It is possible to have the following:

• $G$ is a torsion-free abelian group
• $H$ is a pure subgroup of $G$ (this means that for any $h \in H$ and $n \in \mathbb{N}$ such that $nx = h$ has a solution for $x \in G$, there is a solution for $x \in H$).
• $H$ is not a direct factor of $G$.

### Statement for local powering-invariant subgroups

It is possible to have the following:

• $G$ is a torsion-free abelian group
• $H$ is a local powering-invariant subgroup of $G$ (this means that for any $h \in H$ and $n \in \mathbb{N}$ such that $nx = h$ has a unique solution for $x \in G$, that unique solution is in $H$).
• $H$ is not a direct factor of $G$.

## Proof

Example where $H = \mathbb{Z}$, $G/H = \mathbb{Z}[p^{-1}]$ for some prime number $p$:

Define $G$ as the subgroup of $\mathbb{Z}[1/p] \times \mathbb{Z}[1/p]$ with the following countable generating set: $g_n = \left \{ \left(\frac{1}{p^n}, \frac{1 + p + p^2 + \dots + p^{n-1}}{p^n} \right) \mid n \in \mathbb{N}_0 \right \}$

Explicitly, the generators are: $(1,0), \left(\frac{1}{p}, \frac{1}{p} \right), \left(\frac{1}{p^2}, \frac{1 + p}{p^2}\right), \left(\frac{1}{p^3}, \frac{1 + p + p^2}{p^3} \right), \dots$

We note that this generating set has the property that, for all $n \ge 1$: $pg_{n -1} - g_n = (0,1)$

Say $h = (0,1)$ and take $H$ as the subgroup $\langle h \rangle = \{ (0,a) \mid a \in \mathbb{Z} \}$.

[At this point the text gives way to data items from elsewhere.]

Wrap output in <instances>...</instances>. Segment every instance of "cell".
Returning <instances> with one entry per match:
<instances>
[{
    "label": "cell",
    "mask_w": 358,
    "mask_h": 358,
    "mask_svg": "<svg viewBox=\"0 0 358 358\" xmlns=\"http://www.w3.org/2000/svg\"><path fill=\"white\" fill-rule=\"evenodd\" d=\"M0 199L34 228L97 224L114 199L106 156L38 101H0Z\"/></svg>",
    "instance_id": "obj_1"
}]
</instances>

We therefore get, for all $n \ge 1$: $\langle g_0, g_1, \dots, g_n \rangle = \langle h, g_n \rangle$

### $G$ is a torsion-free abelian group

This is obvious from it being a subgroup of $\mathbb{Q} \times \mathbb{Q}$.

### The element $(0, 1/p)$ is not in $G$

If $(0, 1/p) \in G$, it must be in the subgroup generated by finitely many generators: $\langle g_0, g_1, \dots, g_n \rangle$

As shown above, therefore, it must be in the subgroup: $\langle h, g_n \rangle$

The image modulo $\mathbb{Z} \times \mathbb{Z}$ is a cyclic group of order $p^n$. It's easy to see that there is no element in this image that equals the image of $(0, 1/p)$; in fact, forcing the first coordinate to map to zero in the quotient also forces the second coordinate to map to zero.

### $H$ is a pure subgroup

For this, it suffices to show that any element of the form $\left(0, \frac{r}{s} \right)$ that is in $G$ is also in $H$. First, if $r/s$ is reduced, $s$ must be a power of $p$, say $p^k$, and $r$ relatively prime to $p$. Next, the existence of $(0,r/s) = (0,r/p^k) \in G$ would force the existence of $(0,1/s) = (0,1/p^k) \in G$. If $k \ge 1$, this forces $1/p \in G$, which we saw is false from above. Thus, $k = 0$, so $s = 1$, and therefore the element $(0, r/s) \in H$.

### There is no complement to $H$ in $G$, so $H$ is not a direct factor

The quotient group $G/H$ is isomorphic to the first coordinate projection, which is $\mathbb{Z}[1/p]$, but there is no element in $G$ that has arbitrarily large $p^{th}$ power roots.